Gloups ! Ce n’est pas ce qui se passe. Au contraire. Mais qui donc a intérêt aux cours élevés ? D’abord les producteurs de pétrole. Et tout au long de la chaine tous ceux qui ont perdu de l’argent dans la phase précédente et qui ont besoin de se refaire une santé. Les producteurs n’agitent pas la pompe. D’ailleurs ils ont peu investi dans leurs équipements de pompage et les machines ne sont plus si performantes ni si flexibles. Ensuite, autre profiteur de crise, l’industrie pétrolière US qui a besoin d’un baril à soixante dollars pour rendre rentables les forages de pétrole de schiste qui ont rendu ce pays autonome à ce prix. Enfin les spéculateurs qui parient à la hausse et attendront comme la dernière fois le cap des cent dollars le baril pour s’inquiéter.
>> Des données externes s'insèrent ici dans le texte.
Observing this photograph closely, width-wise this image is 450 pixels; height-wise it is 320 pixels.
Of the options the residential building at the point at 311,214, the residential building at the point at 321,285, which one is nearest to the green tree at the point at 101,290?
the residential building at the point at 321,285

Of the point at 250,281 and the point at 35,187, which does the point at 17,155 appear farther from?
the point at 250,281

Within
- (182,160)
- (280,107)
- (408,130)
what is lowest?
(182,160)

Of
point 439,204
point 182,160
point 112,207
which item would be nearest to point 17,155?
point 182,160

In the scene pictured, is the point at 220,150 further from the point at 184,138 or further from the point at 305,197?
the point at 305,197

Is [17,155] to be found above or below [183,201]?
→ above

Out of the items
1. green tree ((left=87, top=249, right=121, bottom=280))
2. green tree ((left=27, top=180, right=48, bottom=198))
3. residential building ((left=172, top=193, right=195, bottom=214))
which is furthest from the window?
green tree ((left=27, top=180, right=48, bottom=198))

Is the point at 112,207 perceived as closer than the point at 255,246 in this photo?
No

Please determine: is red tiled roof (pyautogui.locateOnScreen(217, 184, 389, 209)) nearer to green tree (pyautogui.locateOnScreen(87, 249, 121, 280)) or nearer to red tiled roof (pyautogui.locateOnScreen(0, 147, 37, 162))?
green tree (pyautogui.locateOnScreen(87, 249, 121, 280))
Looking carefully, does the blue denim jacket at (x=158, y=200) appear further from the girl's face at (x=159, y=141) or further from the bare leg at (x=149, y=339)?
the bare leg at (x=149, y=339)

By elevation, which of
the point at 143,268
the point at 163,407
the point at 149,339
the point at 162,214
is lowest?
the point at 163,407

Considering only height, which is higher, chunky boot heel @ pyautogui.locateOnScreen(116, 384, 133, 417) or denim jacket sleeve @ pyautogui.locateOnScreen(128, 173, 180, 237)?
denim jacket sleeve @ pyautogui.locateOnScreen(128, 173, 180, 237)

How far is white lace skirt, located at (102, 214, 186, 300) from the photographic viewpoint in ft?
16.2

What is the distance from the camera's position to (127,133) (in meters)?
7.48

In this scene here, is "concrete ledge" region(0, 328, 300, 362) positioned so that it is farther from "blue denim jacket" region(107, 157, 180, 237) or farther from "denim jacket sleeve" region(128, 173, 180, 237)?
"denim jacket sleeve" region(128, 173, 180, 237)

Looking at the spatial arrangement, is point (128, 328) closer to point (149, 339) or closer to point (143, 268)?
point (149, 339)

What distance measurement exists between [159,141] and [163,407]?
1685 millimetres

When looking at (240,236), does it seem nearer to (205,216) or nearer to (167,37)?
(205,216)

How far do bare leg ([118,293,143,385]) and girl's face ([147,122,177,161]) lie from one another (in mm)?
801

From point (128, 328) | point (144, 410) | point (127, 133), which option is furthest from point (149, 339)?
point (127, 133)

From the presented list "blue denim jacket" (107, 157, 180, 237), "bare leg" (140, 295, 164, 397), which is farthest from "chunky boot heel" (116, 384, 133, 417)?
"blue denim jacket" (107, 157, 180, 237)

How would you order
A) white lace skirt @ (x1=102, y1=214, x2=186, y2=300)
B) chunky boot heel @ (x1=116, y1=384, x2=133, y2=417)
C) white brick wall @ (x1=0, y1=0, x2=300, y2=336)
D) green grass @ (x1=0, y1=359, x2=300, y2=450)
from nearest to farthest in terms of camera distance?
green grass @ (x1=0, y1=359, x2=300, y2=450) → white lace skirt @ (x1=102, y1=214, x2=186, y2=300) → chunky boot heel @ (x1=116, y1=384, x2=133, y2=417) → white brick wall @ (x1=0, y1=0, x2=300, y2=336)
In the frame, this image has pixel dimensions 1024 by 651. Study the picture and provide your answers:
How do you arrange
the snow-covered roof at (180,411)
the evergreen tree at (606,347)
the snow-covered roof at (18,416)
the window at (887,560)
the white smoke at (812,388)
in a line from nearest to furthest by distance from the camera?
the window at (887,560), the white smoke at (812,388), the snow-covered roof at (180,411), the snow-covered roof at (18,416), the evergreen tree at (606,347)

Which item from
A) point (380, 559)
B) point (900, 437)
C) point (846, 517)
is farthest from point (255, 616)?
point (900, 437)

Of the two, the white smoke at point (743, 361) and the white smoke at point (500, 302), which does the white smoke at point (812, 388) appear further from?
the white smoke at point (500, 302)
Bref, considérée du point de vue du système, la situation n’est pas si désagréable exception faite pour le consommateur. C’est toujours de là que naissent les crises : tout le monde n’a pas le même intérêt à les maitriser ni à les pousser dans le même sens. Car l’urgence n’est pas la même. Celui qui a du blé à vendre peut attendre le meilleur cours pour le faire. Tandis que celui qui a besoin de pain ne peut faire attendre sa faim avec la même patience. On sait ça depuis la controverse Necker/Turgot et le début de la révolution de 1789.

Dans ce contexte, la guerre d’Ukraine peut jouer son rôle. En fait il s’agit d’une vaste gesticulation destinée à accélérer l’intégration de l’Ukraine dans le giron de l’OTAN. Mais aussi à interrompre le plus grand projet de coopération Russie/Union européenne qu’est le pipeline gazoduc Nord Stream 2 qui amène le gaz russe en Europe. L’Allemagne en est super dépendante. Les USA en sont fort marris. Ils préféraient que leur gaz de schiste soit notre combustible. Imaginez la conséquence d’un choc même « seulement « commercial » avec la Russie sur ordre des USA. Je doute que cela fasse baisser le prix du gaz pendant un bon moment. Je suis donc certain que cette inflation du prix viendra ajouter à l’exaspération des consommateurs. J’en reste là pour cet instant de sorte que mes lecteurs puissent s’en faire une idée le temps de digérer ce plat d’informations et d’analyse. Puissent-ils perdre toute naïveté quand on leur parle de guerre pour la sécurité en Ukraine. Et pourquoi.